EXERCISE INSTRUCTIONS
Return only that part of the material below which starts with the line containing "scientific name: Martes flavigula" and goes on through the line containing "common name: rodent", restated exactly.

DATA FOR ANALYSIS
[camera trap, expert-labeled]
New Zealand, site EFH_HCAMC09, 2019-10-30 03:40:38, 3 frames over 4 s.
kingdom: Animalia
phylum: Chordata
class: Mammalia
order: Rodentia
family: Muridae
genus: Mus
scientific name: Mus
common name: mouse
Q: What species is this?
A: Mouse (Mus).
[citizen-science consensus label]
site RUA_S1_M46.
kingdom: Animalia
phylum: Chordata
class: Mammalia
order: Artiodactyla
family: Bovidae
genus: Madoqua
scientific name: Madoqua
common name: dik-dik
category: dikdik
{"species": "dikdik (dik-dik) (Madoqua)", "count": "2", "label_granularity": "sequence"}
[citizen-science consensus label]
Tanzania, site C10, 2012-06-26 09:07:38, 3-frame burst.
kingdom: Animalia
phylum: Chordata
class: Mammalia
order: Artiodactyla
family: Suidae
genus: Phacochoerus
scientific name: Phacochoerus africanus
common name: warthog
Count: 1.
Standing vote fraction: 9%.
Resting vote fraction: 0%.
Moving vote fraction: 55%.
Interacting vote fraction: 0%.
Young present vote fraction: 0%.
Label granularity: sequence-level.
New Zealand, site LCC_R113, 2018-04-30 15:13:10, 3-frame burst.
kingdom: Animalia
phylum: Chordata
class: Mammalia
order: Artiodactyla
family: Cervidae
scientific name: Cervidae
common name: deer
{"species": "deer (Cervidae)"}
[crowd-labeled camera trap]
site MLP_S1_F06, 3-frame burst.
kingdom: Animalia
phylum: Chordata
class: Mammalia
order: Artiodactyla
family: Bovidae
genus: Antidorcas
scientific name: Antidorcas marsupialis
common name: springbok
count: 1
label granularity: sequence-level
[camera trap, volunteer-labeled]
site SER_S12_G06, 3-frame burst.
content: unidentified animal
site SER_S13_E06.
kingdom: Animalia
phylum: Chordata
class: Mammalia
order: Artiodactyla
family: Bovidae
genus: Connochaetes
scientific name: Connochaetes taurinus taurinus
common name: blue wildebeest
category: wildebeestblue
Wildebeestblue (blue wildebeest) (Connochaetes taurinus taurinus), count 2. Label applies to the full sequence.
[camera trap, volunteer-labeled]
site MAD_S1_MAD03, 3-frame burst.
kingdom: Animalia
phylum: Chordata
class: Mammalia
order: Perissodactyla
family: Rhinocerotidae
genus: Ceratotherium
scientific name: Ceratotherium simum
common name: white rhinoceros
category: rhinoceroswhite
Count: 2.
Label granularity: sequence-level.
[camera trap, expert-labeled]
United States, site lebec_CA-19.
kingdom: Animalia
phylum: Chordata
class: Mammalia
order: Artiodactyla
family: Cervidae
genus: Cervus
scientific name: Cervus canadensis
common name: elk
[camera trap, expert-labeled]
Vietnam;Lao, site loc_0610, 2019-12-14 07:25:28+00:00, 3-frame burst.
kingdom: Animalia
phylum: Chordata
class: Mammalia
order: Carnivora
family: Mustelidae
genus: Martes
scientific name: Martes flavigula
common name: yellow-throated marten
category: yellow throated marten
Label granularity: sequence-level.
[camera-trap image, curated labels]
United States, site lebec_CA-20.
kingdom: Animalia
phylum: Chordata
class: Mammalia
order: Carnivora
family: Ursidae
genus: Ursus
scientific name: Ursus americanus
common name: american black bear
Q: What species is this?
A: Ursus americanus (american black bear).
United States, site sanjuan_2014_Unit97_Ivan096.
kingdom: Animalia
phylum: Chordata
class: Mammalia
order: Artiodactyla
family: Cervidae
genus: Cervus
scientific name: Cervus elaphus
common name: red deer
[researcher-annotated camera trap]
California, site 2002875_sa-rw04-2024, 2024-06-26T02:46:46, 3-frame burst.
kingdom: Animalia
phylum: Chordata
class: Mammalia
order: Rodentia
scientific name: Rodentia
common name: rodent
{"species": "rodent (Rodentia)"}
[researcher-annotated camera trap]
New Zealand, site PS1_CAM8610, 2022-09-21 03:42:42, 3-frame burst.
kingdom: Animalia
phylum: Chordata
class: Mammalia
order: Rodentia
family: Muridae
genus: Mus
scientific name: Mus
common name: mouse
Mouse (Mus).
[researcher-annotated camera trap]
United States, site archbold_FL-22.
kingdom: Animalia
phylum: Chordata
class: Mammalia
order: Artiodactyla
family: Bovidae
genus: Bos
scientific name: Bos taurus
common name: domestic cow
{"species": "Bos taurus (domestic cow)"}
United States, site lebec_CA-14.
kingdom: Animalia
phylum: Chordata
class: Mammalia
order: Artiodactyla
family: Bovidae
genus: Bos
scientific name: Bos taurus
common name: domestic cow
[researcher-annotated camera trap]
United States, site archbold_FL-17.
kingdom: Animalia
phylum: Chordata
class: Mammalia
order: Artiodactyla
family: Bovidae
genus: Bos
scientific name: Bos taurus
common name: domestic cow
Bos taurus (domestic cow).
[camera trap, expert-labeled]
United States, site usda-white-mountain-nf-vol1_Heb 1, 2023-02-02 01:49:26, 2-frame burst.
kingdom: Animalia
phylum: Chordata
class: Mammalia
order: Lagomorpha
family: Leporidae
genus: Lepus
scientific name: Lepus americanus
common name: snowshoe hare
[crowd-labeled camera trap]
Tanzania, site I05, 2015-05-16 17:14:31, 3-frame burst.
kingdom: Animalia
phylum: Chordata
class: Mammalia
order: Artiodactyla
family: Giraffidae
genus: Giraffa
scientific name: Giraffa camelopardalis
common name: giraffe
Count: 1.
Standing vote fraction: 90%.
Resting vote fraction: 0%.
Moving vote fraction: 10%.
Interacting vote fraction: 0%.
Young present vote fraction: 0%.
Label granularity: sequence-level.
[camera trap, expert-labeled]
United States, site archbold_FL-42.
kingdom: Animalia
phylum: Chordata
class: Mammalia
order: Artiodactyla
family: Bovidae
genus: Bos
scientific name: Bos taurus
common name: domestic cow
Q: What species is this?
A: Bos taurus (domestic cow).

RESULT BELOW
scientific name: Martes flavigula
common name: yellow-throated marten
category: yellow throated marten
Label granularity: sequence-level.
[camera-trap image, curated labels]
United States, site lebec_CA-20.
kingdom: Animalia
phylum: Chordata
class: Mammalia
order: Carnivora
family: Ursidae
genus: Ursus
scientific name: Ursus americanus
common name: american black bear
Q: What species is this?
A: Ursus americanus (american black bear).
United States, site sanjuan_2014_Unit97_Ivan096.
kingdom: Animalia
phylum: Chordata
class: Mammalia
order: Artiodactyla
family: Cervidae
genus: Cervus
scientific name: Cervus elaphus
common name: red deer
[researcher-annotated camera trap]
California, site 2002875_sa-rw04-2024, 2024-06-26T02:46:46, 3-frame burst.
kingdom: Animalia
phylum: Chordata
class: Mammalia
order: Rodentia
scientific name: Rodentia
common name: rodent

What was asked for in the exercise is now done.